It was in 1865 that a
constitutional amendment prohibited slavery throughout the whole of the United
States of America. In the next decade the practice was still rife in Africa.
This was the discovery of explorers such as David Livingstone. Archbishop,
later to become Cardinal, Charles Lavigerie, the founder of the missionary
society to which I belong, the Missionaries of Africa (White Fathers), was an
avid reader of the accounts of the African explorers. He became an active promoter
of the Anti-Slavery Campaign, travelling to different cities of Europe to
arouse public opinion. He came to London in 1888, and on 31st July spoke in the
Prince's Hall (today known as the Albert Hall).
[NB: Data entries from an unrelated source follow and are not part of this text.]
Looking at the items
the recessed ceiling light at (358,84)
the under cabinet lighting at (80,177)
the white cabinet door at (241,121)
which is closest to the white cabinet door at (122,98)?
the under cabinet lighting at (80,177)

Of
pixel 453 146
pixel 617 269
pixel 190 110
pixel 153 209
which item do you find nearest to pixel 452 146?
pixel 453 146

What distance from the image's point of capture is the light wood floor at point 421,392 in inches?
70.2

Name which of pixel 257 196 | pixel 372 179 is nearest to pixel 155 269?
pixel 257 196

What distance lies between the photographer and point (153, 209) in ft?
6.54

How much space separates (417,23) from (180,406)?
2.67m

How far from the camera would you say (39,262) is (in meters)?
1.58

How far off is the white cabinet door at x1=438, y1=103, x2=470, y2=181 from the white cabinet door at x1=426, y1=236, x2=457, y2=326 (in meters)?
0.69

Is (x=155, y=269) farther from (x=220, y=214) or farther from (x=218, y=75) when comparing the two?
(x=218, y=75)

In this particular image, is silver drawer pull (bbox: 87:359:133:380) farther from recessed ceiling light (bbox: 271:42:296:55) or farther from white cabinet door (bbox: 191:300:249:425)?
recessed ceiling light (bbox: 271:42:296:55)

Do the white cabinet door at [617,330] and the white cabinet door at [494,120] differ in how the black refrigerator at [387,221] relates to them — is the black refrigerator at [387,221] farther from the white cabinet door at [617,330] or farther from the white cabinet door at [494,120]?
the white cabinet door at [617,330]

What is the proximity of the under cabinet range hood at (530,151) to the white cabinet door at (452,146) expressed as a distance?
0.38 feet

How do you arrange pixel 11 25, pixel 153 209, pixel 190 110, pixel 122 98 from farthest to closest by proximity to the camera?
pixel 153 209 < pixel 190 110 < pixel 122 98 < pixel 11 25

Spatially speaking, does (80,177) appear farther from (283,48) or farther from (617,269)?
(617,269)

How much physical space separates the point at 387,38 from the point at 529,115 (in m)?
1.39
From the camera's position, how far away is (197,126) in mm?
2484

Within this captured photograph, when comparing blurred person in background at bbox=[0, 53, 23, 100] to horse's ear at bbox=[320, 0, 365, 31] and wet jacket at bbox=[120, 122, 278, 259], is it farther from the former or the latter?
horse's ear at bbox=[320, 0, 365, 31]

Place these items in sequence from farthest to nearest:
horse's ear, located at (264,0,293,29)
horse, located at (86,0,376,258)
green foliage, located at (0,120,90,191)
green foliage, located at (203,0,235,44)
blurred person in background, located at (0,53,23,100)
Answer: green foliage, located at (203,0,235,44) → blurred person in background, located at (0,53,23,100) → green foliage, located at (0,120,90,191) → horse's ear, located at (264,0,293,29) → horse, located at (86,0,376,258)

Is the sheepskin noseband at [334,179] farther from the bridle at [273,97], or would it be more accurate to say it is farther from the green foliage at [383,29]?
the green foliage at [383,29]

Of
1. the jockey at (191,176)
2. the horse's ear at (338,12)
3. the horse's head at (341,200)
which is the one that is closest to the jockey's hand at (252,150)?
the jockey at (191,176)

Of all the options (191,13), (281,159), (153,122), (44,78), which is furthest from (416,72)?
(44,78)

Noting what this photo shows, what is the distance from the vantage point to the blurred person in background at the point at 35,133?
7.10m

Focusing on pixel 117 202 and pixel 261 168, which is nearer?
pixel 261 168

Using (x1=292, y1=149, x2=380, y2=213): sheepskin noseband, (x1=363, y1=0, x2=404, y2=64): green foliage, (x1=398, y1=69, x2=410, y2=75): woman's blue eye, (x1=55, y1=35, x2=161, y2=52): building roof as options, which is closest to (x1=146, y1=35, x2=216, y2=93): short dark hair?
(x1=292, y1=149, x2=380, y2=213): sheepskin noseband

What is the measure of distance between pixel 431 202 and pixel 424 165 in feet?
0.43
In the course of his speech he
mentioned his emotion at seeing Livingstone's words, inscribed on his tomb in
Westminster Abbey, describing slavery as "the open sore of the
world". He also referred to the inspiration he drew from the pioneering
efforts of William Wilberforce in the struggle to have slavery abolished.
Livingstone's Words inscribed on his Tomb
Lavigerie, sending his
missionaries into the interior of Africa, wanted them to "show kindness
and compassion to the victims of the slave trade, but he knew full well that
the trade itself must somehow be stopped" (Shorter p.64). Slaves were
ransomed, some bought at the slave market, others after having sought asylum at
the mission. This practice was often condemned as only serving to encourage the
illegal trade, yet it sprang from love and compassion. Refuges and orphanages
were set up, and even Christian villages created, especially for those who
could no longer be reunited with their families. Education was imparted and
trades taught so that the freed slaves could stand on their own feet. All this
was worthy, but insufficient to put an end to slavery. For slaving was a kind
of warfare, raids being made on peaceful populations to obtain captives.
Lavigerie felt the need for armed expeditions which would oppose the slavers
and prevent their actions. Through his speaking and writing he helped to
increase awareness of the problem, but he was unable to bring about any
concerted action. At the time of the colonial scramble for Africa, each nation
preferred to do its own thing. One wonders whether, over a hundred years later,
the situation has changed much in this respect.